When we reached thirty thousand deaths from COVID in Brazil, an emblematic number because there are records of a previous speech by our president mentioning such a number and deaths, I decided to paint a drapery over the self-portrait. It features the numeral thirty thousand embroidered in Roman numerals. The needle hangs, as if she hadn’t finished her embroidery.

 

It was just the beginning of so many deaths.

 

The painting received a new name: Thirty thousand in her shrouds.

 

Trinta mil em suas mortalhas (Thirty thousand in their shrouds)
2020 Quarantine Series
Golden acrylic and oil on canvas
Diptych, 100x150cm each
2019-2020

 

 

[Thirty thousand in their shrouds detail]

 

[Thirty thousand in their shrouds detail]

 

In The game of death, Remmie Roxx appears as Ophelia. The photo shoot I did with my gamer friend, who has a channel on the Twitch platform, inspired me to carry out a work that spoke of death in the game in reference to deaths during the pandemic and the way in which the health crisis was treated: in false dispute between preserving lives and keeping the country’s economy running.

 

I started the composition thinking about working the game’s virtual universe together with the player’s image. To compose the game’s screen, I used a painting by Michelangelo at the bottom of the work as a reference, which depicts demons and beasts. I digitally worked the negative from this image and combined it with screenshots of the game lineage2 interface, the object of my doctoral studies.

 

A female figure, representing the player’s avatar, is dressed in oppressive 19th century clothes that also signal self-punishment. The conical hat, also called capirote, is today the symbol of the Catholic penitent and its use is carried out by members of a Spanish confraternity. Penitents wear the hat so that attention is directed to God when they repent.

 

In the early 20th century, this type of hat was appropriated by the American extremist Ku Klux Klan movement, composed of white supremacists and anti-Catholics. At work, the hat takes on a dual meaning. Who would be the player? A repentant penitent, or a far-right, anti-vaccine science denier?

 

In the middle of the composition, a winged skeleton carries a scythe on which the inscriptions Bolsonaro 200,000 appear.

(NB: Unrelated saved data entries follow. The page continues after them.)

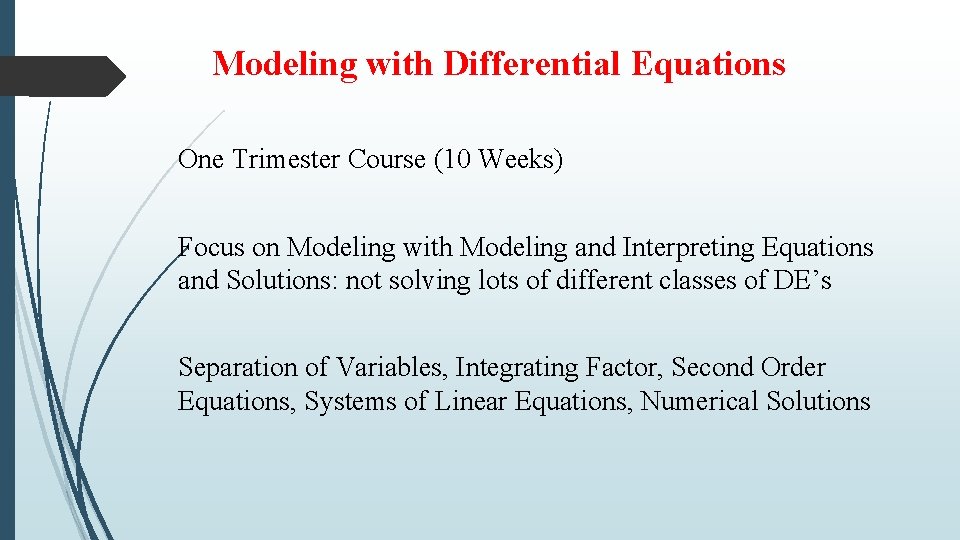 Modeling with Differential Equations

One Trimester Course (10 Weeks)

Focus on Modeling with Modeling and Interpreting Equations and Solutions: not solving lots of different classes of DE’s

Separation of Variables, Integrating Factor, Second Order Equations, Systems of Linear Equations, Numerical Solutions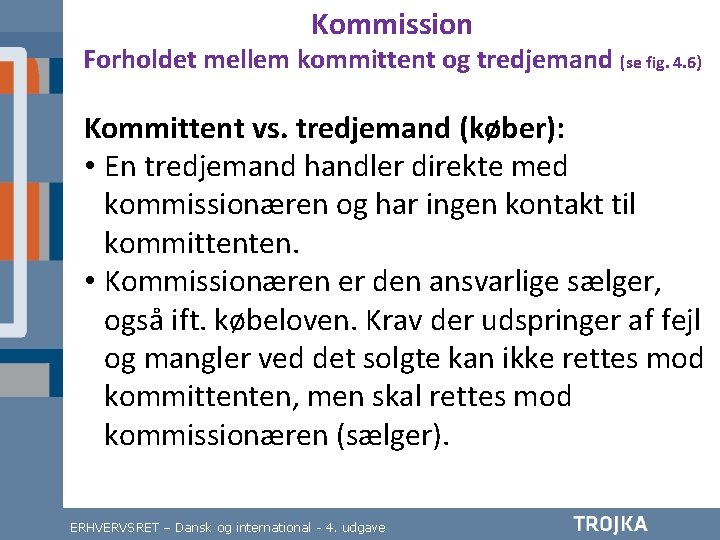 Kommission
Forholdet mellem kommittent og tredjemand (se fig. 4.6)

Kommittent vs. tredjemand (køber):
• En tredjemand handler direkte med kommissionæren og har ingen kontakt til kommittenten.
• Kommissionæren er den ansvarlige sælger, også ift. købeloven. Krav der udspringer af fejl og mangler ved det solgte kan ikke rettes mod kommittenten, men skal rettes mod kommissionæren (sælger).

ERHVERVSRET – Dansk og international - 4. udgave
TROJKA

That was the death toll when the work was finished.

 

The game’s interface remains out of the picture, showing the energy level of the player who, looking lost, abandons the control of the gamepad and is submerged by a wreath of flowers.

 

Ophelia Gamer: The Game of Death
Portrait of Remieroxx as Ophelia
2020 Quarantine Series
Oil on wood panel
Triptych, 60x80cm modules
2020

 

Michelangelo Buonarroti
The Torment of Saint Anthony
Tempera on wood panel
Dimensions 47×34.9cm
1487
Kimbell Art Museum (USA)

 

 

References

 

DIDI-HUBERMAN, Georges. A imagem sobrevivente: história da arte e tempo dos fantasmas segundo Aby Warburg. Rio de Janeiro: Contraponto, 2013.

 

ROSENFELD, Jason. John Everett Millais. Londres: Ed. Phaidon Press limited, 2012.

 

SMITH, Cristiane Busato. Ofélia e a Arte. Curitiba: Kotter Editorial, 2022.

 

YOUNG, Alan R. Hamlet and the Visual Arts, 1709-1900. Newark: University of Delaware Press e London: Associated University Press. EUA: Rodesmont Publiching & Printing Corp., 2002.